What you have to do -
Reproduce verbatim the lines from the one containing "How far from" through the end of the lines, both included, and omit any pictures from your reply.
**********
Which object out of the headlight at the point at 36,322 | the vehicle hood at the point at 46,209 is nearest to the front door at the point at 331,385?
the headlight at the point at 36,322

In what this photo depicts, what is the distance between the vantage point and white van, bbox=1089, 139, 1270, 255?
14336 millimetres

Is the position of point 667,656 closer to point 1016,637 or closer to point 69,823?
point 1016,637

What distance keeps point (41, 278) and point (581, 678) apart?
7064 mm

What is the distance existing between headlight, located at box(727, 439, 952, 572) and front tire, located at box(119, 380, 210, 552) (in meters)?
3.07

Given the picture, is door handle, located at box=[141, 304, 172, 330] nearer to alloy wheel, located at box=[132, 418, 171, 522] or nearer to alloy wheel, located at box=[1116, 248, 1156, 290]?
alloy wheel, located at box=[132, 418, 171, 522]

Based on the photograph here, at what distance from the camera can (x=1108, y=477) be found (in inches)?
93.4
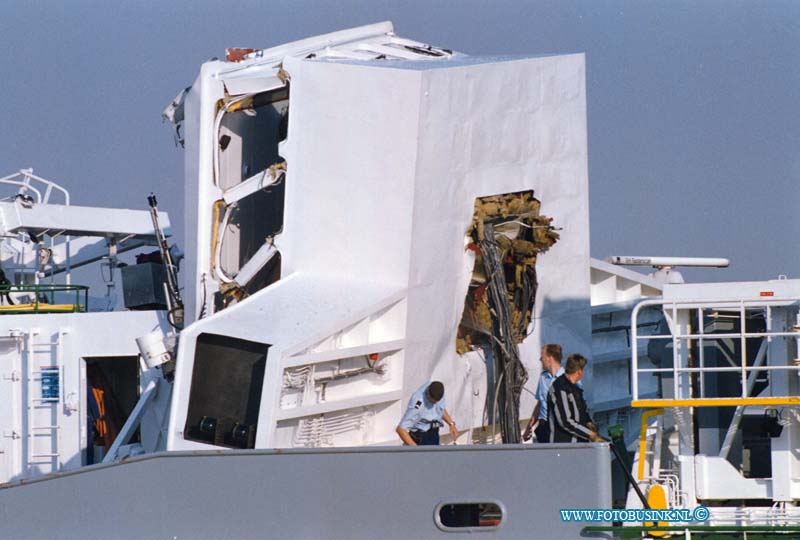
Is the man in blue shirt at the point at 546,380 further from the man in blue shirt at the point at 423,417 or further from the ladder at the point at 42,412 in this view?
the ladder at the point at 42,412

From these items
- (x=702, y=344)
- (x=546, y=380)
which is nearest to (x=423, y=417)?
(x=546, y=380)

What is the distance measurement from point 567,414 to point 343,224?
3.13 m

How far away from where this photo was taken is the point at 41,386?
14703 millimetres

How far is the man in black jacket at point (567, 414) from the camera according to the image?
10.8 meters

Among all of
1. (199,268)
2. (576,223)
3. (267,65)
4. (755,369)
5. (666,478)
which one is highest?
(267,65)

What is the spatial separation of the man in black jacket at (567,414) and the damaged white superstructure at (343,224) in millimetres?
1987

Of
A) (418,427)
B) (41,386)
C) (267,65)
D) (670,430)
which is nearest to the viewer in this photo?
(418,427)

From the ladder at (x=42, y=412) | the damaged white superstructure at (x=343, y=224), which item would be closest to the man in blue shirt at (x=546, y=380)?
the damaged white superstructure at (x=343, y=224)

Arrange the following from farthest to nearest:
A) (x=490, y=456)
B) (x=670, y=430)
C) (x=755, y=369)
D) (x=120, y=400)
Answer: (x=120, y=400), (x=670, y=430), (x=755, y=369), (x=490, y=456)

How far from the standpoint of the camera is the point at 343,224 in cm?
1264

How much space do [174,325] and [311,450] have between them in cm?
420

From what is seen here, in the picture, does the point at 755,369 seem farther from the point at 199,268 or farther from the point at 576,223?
the point at 199,268

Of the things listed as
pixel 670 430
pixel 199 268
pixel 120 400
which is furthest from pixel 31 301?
pixel 670 430

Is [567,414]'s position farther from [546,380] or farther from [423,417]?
[423,417]
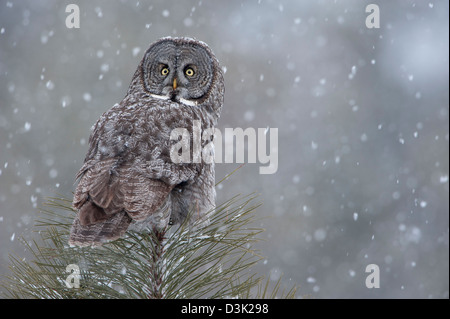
**********
Task output -
How far from the standpoint of the camera is the point at 343,224 in cm?
1264

How much space do [174,325] and [311,450] have between them in cm?
420

From what is seen here, in the picture, does the point at 755,369 seem farther from the point at 199,268 or farther from the point at 576,223?
the point at 199,268

Of the things listed as
pixel 670 430
pixel 199 268
pixel 120 400
which is furthest from pixel 31 301?
pixel 670 430

Is [567,414]'s position farther from [546,380] or farther from [423,417]?
[423,417]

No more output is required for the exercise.